At the end of Playing Changes is a list: The 129 Essential Albums of the Twenty-First Century (So Far). I organized these by year, and then alphabetically by artist name. I'll be running them down here, in that order. (No one appears more than once as a leader, though there’s ample overlap in personnel.)
One subject that comes in for close examination in Playing Changes is the rise of jazz historicism and, in particular, jazz repertory. The act of revisiting a body of work, or recreating the sound of a band, became so commonplace as to seem like the center of the action. To be a jazz musician was, in the popular view, to be an archivist, a nostalgist, a historical reenactor.
But there was also a renegade strain of jazz repertory, one that saw the past less as a monument than as a playground. Enter clarinetist Don Byron, whose emergence on the 1990s Downtown Scene was a significant event. The first Byron I ever heard — and I have no idea why this crossed my path, as a high school sophomore in Honolulu — was a cassette copy of Don Byron Plays the Music of Mickey Katz, his unruly tribute to a klezmer clarinet hero and Borscht-style comedy king. Later there came Bug Music, a celebration of John Kirby and Raymond Scott.
So there was precedent in Byron's career for an album like Ivey-Divey, which he patterned after a 1946 album titled The Lester Young Trio, with Young on tenor saxophone, Nat King Cole on piano and Buddy Rich on drums. Byron had come to this album as a consequence of his tenor saxophone studies, finding an irresistible pull not only in Young's suave playing but also in the chemistry of the trio. When I spoke with Byron about Ivey-Divey for a feature in JazzTimes, he had some insightful things to say about the original album, and the ways in which it still resonated on a modern frequency for him. Here's a quote-heavy passage from the piece:
“You don’t really notice that there’s no bass there,” Byron says. “Which means that everybody is really contributing to the feeling of the form of the song. And I think when you’re missing something like bass, it just makes everybody have to work harder. But there’s also something really orchestral about that record. Some of the duet stuff between Buddy Rich and Nat ‘King’ Cole really shows an orchestral way of thinking. It’s not about playing jazz where there’s a racket that goes on all the time, and you just do your role in the racket. It’s people really thinking about the sounds that they’re making, in a way that’s different than if there were more people around, or if they were in a different situation. The communication, something about it….” He pauses for a moment. “You know, for me, the way ‘avant-garde’ people play and the way straightahead people play aren’t really two different things. On that record, you see both things coming together. Because some of what they’re playing, it’s not like these are normal voicings or normal things to play; they’re really playing into the sound.”
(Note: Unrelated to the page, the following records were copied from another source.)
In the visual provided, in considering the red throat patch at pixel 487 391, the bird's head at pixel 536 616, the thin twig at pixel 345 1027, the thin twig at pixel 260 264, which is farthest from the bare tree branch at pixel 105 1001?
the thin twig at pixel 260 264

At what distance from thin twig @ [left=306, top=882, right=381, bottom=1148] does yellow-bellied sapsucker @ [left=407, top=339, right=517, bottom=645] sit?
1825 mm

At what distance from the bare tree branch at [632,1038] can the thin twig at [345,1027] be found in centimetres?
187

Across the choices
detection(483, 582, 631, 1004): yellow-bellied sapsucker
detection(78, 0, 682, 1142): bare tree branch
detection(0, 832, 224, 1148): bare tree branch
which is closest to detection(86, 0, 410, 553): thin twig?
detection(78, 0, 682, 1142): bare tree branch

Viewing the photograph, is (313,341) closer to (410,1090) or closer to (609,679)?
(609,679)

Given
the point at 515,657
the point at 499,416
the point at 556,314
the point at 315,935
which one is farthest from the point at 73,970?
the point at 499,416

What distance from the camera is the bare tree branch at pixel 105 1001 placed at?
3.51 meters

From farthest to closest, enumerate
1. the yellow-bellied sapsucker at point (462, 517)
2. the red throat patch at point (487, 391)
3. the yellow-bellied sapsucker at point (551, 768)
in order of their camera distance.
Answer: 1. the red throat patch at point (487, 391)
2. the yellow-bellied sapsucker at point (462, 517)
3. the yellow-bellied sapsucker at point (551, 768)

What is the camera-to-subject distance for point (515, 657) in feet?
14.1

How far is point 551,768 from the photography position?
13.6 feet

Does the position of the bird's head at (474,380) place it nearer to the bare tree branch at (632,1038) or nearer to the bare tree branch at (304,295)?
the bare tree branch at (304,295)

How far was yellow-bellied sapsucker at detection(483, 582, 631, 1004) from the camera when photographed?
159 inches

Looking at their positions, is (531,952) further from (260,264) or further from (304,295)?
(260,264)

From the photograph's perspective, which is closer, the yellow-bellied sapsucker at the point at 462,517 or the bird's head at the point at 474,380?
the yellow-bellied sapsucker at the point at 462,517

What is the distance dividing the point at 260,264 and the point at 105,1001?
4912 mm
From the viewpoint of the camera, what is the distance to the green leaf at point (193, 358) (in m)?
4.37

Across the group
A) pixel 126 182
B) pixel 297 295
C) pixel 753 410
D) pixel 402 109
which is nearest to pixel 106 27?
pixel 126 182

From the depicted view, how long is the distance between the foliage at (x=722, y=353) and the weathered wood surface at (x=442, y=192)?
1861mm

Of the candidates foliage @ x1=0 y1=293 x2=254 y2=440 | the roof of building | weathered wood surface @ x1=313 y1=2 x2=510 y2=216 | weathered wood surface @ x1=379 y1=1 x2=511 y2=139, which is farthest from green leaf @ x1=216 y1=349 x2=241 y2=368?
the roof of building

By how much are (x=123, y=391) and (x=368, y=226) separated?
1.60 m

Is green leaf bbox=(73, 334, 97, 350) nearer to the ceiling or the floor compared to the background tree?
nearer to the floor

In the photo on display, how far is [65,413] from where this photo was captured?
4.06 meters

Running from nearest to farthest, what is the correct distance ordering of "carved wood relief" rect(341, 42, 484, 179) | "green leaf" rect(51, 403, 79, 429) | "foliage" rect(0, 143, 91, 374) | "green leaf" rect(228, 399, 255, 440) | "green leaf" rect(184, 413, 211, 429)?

Perhaps I've buried the lede here. Byron took these ideas and brought them to a pair of musicians from the generations just ahead and just behind him. Inhabiting but transcending the Buddy Rich role was Jack DeJohnette. Answering the bass-less charge of pianism was Jason Moran. Their way of addressing a standard like "I Want to Be Happy" or "I Cover the Waterfront" is respectful but unbound by the usual fealties of style. Their exuberance suggests the thrill of the open road.
And Byron, who insisted to me that Ivey-Divey was "not a repertory record," included some original compositions inspired by his own personnel. One of these is "Abie the Fishman," titled after a Marx Brothers routine. The contour of the tune is très Byron, and the way that Moran and DeJohnette attack it feels utterly contemporary, a reminder of the essential fact at the heart of both Young's trio and this one.